Splendido perdente. Al di là degli allori, il personaggio Moss fu costruito sia dalle sconfitte, sia dalla grande sportività dimostrata anche quando un po’ di sana cattiveria e spregiudicatezza gli avrebbe assicurato il titolo iridato. Come nel GP del Portogallo quando l’amico e rivale Mike Hawthorn fu accusato di una scorrettezza e squalificato. Lui lo difese permettendogli di conservare il secondo gradino sul podio. Lo stesso Hawthron avrebbe vinto il campionato del mondo davanti a lui per un solo punto. L’ultimo anno di Formula 1, il 1961, è considerato anche il migliore: al volante della Lotus-Climax vinse a Monaco e in Germania battendo le più potenti Ferrari. Seriamente: come si può definire perdente, per quanto splendido, un pilota così? Moss appartiene di diritto all’Olimpo dei grandi campioni di tutti i tempi. Fa venire i brividi pensare agli ipotetici duelli con il suo erede naturale Jim Clark negli anni Sessanta, se solo non ci fosse stato il terribile incidente al Glover Trophy di Goodwood a porre prematura fine alla sua carriera nell’aprile del ’62.

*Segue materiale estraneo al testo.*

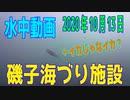 水中動画(2020年10月13日)in 磯子海づり施設
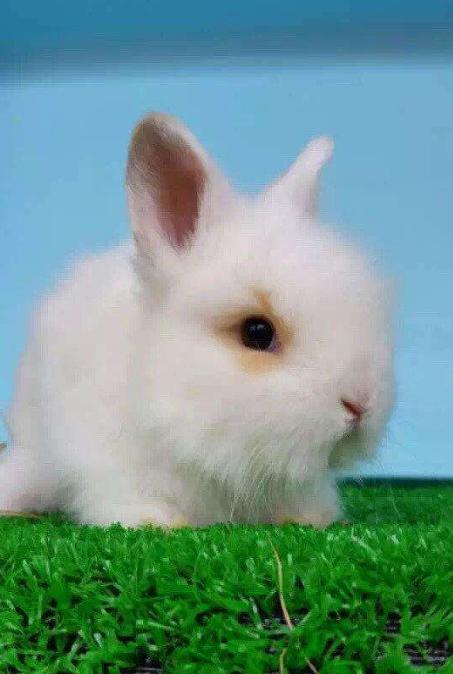 荷兰侏儒兔图片 -动物图片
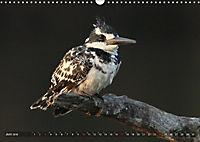 Vogelparadiese Afrikas - Sambesi, Okavango Delta, Chobe (Wandkalender 2018 DIN A3 quer) - Produktdetailbild 6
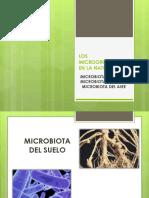 Microbiota Suelo, Agua y Aire.. (1)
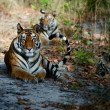 Bengal Tigers - Stock Photo
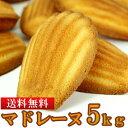 マドレーヌ 5kg 有名洋菓子店 高級品 訳あり 業務用 常温商品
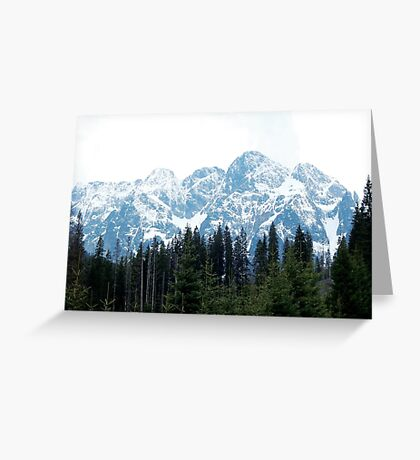 Mountains Forest Greeting Card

Sangue blu. Nominato Sir (Most Excellent Order of the British Empire) dalla Regina Elisabetta II, Stirling Moss ha dimostrato di essere un grande anche fuori dall’abitacolo di una vettura. La sua popolarità si rinnovò negli anni in veste di commentatore sui circuiti di F1 nel programma “Wide World of Sports” per il network americano ABC. È stato anche un affezionato del Goodwood Festival of Speed: nel 2005 firmò il cofano della Mercedes 300 SLR della Mille Miglia 1955, poi esposta nel museo di Stoccarda. Lord March festeggiò il suo 80° compleanno con una parata eccezionale di 80 auto per tutto il weekend. Moss ne guidò una al giorno: la monoposto Mercedes W196, la Lotus 18 della vittoria a Montecarlo e una Aston Martin DBR3. Stranamente ha legato il suo nome solo a una vettura e in tardissima età: la Lister Knobbly da un milione di sterline, con la quale intraprese un tour dei maggiori concorsi d’eleganza. Più di mezzo secolo dopo il suo ritiro, era ancora considerato una delle figure più emblematiche delle corse e così ci piace ricordarlo.